This is the first in a series of blogs that I hope will be a useful learning resource to help develop critical appraisal skills. We are awash with research, often with conflicting messages, and so it is important to understand which studies we can trust, which studies we should be cautious about accepting and what all this means for clinical practice. So, over the coming months, my intention is to select studies relevant to physiotherapy and write a critique of that research (apologies in advance; this is a long blog because I have taken time to explain the concepts in some detail; this won't be necessary in future blogs so I promise they will be shorter).
I thought it appropriate and timely to begin this series with a critical appraisal of some of my own work. So, this first blog will be a critical appraisal of the SELF study; a randomised controlled trial with the aim of evaluating the effectiveness of a self-managed single exercise programme in comparison to usual physiotherapy treatment. The published report of the SELF study can be accessed here; the open-access version here; the trial registration site here; the protocol here; and the pilot study here.
Some readers might be interested in the rationale and development of the self-managed single exercise programme but I won't go into detail on that in this blog but further information is available via this published paper; the open-access version is here too.
And finally, before we begin, for those of you not too familiar with the randomised controlled trial, I wrote about the basic design and rationale in a previous blog, here. This might be a useful starting point if some of the terms used seem unfamiliar or confusing.
There are numerous resources available to help us critically appraise studies. During this blog I'm going to take advantage of one such resource; the Cochrane risk of bias tool. The Cochrane risk of bias tool asks questions in relation to sequence generation (selection bias), allocation sequence concealment (selection bias), blinding of participants and personnel (performance bias), blinding of outcome assessment (detection bias), incomplete outcome data (attrition bias), selective outcome reporting (reporting bias) and other potential sources of bias, to help us judge whether we can trust the findings of a randomised controlled trial or whether we should be cautious or even reject the findings.
Sequence generation and the SELF study
Sequence generation refers to the methods used to generate the random allocation sequence. Remember, as discussed in the previous blog, random allocation to the different groups in a trial is important to ensure that the groups are comparable to begin with. If the groups are different at the start of a trial, for example in relation to pain severity, then it is likely that they will be different at the end of the trial too and so we cannot say with any confidence that the differences are due to the treatments received.
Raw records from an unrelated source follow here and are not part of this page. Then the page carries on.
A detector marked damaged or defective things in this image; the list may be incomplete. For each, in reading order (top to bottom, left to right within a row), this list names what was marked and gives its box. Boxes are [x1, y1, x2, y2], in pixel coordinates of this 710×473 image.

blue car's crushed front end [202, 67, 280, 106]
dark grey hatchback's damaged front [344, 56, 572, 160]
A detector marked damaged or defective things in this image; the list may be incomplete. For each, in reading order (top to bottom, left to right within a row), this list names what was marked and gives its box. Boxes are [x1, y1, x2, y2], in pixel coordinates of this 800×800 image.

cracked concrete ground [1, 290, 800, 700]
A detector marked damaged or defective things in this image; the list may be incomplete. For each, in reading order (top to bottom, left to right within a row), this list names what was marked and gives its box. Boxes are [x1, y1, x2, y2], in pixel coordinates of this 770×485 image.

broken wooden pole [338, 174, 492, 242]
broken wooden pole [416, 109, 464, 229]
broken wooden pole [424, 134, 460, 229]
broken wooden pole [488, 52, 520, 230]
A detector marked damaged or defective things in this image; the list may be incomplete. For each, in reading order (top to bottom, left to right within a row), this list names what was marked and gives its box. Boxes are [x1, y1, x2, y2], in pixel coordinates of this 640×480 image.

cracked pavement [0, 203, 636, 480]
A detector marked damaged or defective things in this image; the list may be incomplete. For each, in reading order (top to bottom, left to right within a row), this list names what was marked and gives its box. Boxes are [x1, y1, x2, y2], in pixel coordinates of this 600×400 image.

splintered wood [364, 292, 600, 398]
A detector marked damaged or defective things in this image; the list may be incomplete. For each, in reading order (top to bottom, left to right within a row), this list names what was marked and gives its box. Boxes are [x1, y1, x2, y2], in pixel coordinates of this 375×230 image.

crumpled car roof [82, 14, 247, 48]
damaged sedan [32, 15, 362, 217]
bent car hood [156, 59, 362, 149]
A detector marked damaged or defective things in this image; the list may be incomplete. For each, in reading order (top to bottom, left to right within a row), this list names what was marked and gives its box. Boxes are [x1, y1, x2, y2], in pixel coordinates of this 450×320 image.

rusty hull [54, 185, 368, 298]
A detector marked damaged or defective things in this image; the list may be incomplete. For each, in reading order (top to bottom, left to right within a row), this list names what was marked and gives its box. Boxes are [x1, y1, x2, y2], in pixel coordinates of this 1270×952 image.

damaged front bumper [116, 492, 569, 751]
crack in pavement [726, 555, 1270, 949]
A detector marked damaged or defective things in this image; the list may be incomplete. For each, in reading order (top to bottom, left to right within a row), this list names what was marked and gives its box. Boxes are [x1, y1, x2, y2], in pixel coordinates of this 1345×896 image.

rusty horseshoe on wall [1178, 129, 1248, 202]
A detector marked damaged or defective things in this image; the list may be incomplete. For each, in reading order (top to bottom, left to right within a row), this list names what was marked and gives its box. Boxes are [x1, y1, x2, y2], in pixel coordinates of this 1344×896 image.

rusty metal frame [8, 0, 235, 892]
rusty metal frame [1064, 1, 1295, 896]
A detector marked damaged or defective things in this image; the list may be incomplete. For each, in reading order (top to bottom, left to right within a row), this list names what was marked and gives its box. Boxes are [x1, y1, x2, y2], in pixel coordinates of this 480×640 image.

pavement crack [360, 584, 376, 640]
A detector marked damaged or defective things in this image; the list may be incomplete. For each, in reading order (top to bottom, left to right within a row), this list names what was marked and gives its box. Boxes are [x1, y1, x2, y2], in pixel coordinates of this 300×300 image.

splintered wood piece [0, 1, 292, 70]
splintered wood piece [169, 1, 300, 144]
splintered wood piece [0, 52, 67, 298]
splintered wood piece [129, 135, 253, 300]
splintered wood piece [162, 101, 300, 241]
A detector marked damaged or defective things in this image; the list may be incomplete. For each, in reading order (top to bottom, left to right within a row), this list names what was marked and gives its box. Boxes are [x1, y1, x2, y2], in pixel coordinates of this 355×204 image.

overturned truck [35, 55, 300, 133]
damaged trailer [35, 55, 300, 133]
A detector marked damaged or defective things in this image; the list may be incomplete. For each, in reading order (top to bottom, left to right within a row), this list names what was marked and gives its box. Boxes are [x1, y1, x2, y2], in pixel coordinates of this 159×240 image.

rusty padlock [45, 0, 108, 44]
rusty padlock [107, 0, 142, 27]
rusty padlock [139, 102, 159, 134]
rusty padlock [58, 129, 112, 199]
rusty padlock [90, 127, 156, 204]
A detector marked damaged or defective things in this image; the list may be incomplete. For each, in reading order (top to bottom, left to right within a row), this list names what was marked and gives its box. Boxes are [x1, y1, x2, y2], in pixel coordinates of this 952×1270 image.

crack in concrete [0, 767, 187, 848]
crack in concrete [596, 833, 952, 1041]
Rather the difference is more likely explained by this confounding factor(s).
Valid random allocation increases the chance that groups in trials will be comparable in relation to the factors that we know about, e.g. age, gender, pain severity, but also factors that we might not know about or might not yet understand their importance, e.g. diet, sleep quality, genetics. In the SELF study we used a computer generated random allocation sequence which is regarded as a valid method. Other valid methods include coin toss or throw of a dice. Methods that would raise concern include allocation by date of birth, attendance at the clinic, clinician preference.
So, in relation to sequence generation we can conclude that the SELF study presents a low risk of bias, i.e. the method used was trustworthy.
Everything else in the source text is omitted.